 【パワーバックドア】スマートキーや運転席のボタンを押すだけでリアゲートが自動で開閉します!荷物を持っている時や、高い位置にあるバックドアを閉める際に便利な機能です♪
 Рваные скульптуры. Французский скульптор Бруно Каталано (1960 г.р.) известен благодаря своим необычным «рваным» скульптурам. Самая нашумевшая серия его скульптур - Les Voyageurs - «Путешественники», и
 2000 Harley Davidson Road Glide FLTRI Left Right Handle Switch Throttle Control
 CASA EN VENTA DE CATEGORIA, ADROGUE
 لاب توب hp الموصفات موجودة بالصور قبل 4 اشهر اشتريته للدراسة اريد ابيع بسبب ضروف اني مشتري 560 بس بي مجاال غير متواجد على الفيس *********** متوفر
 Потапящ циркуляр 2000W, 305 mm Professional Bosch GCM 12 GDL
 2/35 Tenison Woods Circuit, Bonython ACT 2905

• _EXERCISE_:
Retype every one of the lines above without changing a single character.

• _SOLUTION TO THE PROBLEM_:
 【パワーバックドア】スマートキーや運転席のボタンを押すだけでリアゲートが自動で開閉します!荷物を持っている時や、高い位置にあるバックドアを閉める際に便利な機能です♪
 Рваные скульптуры. Французский скульптор Бруно Каталано (1960 г.р.) известен благодаря своим необычным «рваным» скульптурам. Самая нашумевшая серия его скульптур - Les Voyageurs - «Путешественники», и
 2000 Harley Davidson Road Glide FLTRI Left Right Handle Switch Throttle Control
 CASA EN VENTA DE CATEGORIA, ADROGUE
 لاب توب hp الموصفات موجودة بالصور قبل 4 اشهر اشتريته للدراسة اريد ابيع بسبب ضروف اني مشتري 560 بس بي مجاال غير متواجد على الفيس *********** متوفر
 Потапящ циркуляр 2000W, 305 mm Professional Bosch GCM 12 GDL
 2/35 Tenison Woods Circuit, Bonython ACT 2905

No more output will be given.